Programs are not stored on the primary memory in your computer. They are stored on a disk or a secondary memory on your computer. They are read into the primary memory and executed by the kernel. A program is sometimes referred as passive entity as it resides on a secondary memory.
Process is an executing instance of a program that performs the relevant actions specified in it. The operating system creates, schedules and terminates the processes. The other processes created by the main process are known as child process.
A process operations are controlled with the help of PCB (Process control Block) which contains all the information regarding to a process such as a process id, priority, state and contents CPU register. PCB is a kernel-based data structure which contains information about
- Scheduling – It is a method of selecting the sequence of the process in simple words chooses the process which has to be executed first in the CPU.
- Dispatching – It sets up an environment for the process to be executed.
- Context save – This function saves the information regarding to a process when it gets resumed or blocked.
There are certain states included in a process lifecycle such as ready, running, blocked and terminated. Process States are used for keeping the track of the process activity at an instant.
Properties of a Process:
- Creation of each process require system calls.
- A process is an isolated execution entity and does not share data and information.
- Processes use IPC (Inter-process communication) mechanism for communication which significantly increases the number of system calls.
- Process management consumes more system calls.
- Each process has its own stack and heap memory, instruction, data and memory map.
- Computers can execute multiple threads simultaneously. Each processor chip typically contains multiple cores.
- Many modern processors support hyperthreading i.e. each physical core behaves as if it is actually two cores, so it can run two threads simultaneously.
- At any given time, most threads do not need to execute (they are waiting for something).
- OS uses a process control block to keep track of each process.
- Execution state for each thread (saved registers, etc.)
- Scheduling information
- Information about memory used by this process
- Information about open files
- Accounting and other miscellaneous information
- At any given time a thread is in one of 3 states i.e. Running, Blocked (waiting for an event like disk I/O, incoming network packet, etc.) or Ready (waiting for CPU time)
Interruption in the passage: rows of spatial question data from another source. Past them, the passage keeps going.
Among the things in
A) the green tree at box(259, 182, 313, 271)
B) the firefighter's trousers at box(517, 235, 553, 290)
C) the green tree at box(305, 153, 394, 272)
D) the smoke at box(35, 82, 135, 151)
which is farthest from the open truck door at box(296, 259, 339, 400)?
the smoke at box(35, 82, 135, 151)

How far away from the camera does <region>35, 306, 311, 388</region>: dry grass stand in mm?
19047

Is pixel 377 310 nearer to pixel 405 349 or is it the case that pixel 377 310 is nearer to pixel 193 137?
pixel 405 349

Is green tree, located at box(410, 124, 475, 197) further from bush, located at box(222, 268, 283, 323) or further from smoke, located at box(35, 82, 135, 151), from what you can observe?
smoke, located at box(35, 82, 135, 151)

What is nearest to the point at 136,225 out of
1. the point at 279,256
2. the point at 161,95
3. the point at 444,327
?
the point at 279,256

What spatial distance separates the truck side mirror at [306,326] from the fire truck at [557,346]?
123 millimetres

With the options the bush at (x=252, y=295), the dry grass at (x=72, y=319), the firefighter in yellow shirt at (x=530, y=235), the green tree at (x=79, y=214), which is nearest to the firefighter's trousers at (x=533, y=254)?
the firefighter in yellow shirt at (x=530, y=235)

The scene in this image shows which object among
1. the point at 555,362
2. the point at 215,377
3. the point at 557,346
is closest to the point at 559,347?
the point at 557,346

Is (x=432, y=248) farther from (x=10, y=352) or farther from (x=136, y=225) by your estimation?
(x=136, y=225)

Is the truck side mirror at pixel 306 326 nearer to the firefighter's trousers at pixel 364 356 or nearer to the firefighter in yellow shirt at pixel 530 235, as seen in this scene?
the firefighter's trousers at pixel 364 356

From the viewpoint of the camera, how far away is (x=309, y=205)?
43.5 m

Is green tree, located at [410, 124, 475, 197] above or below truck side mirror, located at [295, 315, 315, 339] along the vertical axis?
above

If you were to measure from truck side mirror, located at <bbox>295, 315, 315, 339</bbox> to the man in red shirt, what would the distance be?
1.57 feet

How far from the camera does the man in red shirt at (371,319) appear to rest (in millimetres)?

- Dispatcher run a thread for a while, save its state and load state of another thread. It also does context switch i.e. changing the thread currently running on a core by first saving the state of the old process, then loading the state of the new thread.
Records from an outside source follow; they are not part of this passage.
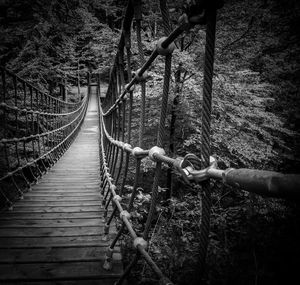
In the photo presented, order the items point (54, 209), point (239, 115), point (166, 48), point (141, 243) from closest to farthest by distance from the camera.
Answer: point (166, 48)
point (141, 243)
point (54, 209)
point (239, 115)

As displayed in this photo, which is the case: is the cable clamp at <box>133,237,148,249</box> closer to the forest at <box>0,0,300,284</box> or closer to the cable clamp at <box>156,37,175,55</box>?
the cable clamp at <box>156,37,175,55</box>

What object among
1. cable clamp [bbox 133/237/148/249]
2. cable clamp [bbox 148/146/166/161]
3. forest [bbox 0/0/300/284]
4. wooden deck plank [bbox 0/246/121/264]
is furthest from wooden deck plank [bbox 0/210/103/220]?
cable clamp [bbox 148/146/166/161]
Operating system creates a process by loading code and data into memory i.e.
- Create and initialize process control block.
- Create first thread with call stack.
- Provide initial values for “saved state” for the thread
- Make thread known to dispatcher; dispatcher “resumes” to start of new program.
Thread is the smallest executable unit of a process. For example, when you run a notepad program, operating system creates a process and starts the execution of main thread of that process.
A process can have multiple threads. Each thread will have their own task and own path of execution in a process. For example, in a notepad program, one thread will be taking user inputs and another thread will be printing a document.
All threads of the same process share memory of that process. As threads of the same process share the same memory, communication between the threads is fast.
Thread vs Process
Difference between Thread and Process from operating system perspective:
- Address Space
All threads from the same process share memory space of the process that created it, on the other hand, each process has their own address space.
Threads can directly communicate with other threads of the same process. Communication among thread is cheaper than inter-process communication.
Threads have less overhead compared to Process in terms of metadata, context switch and CPU and memory requirement.
- Data Segment
Thread have direct access to the data segment of its process, an individual process has their own copy of the data segment of the parent process.
A thread cannot exist without process. Also, a process, at least, has one thread to do the job e.g. main thread for Java programs.
- Context Switching
Since all threads from the same process share same address space, inter-thread communication and context switching between them are much faster than inter-process communication and context switching between process.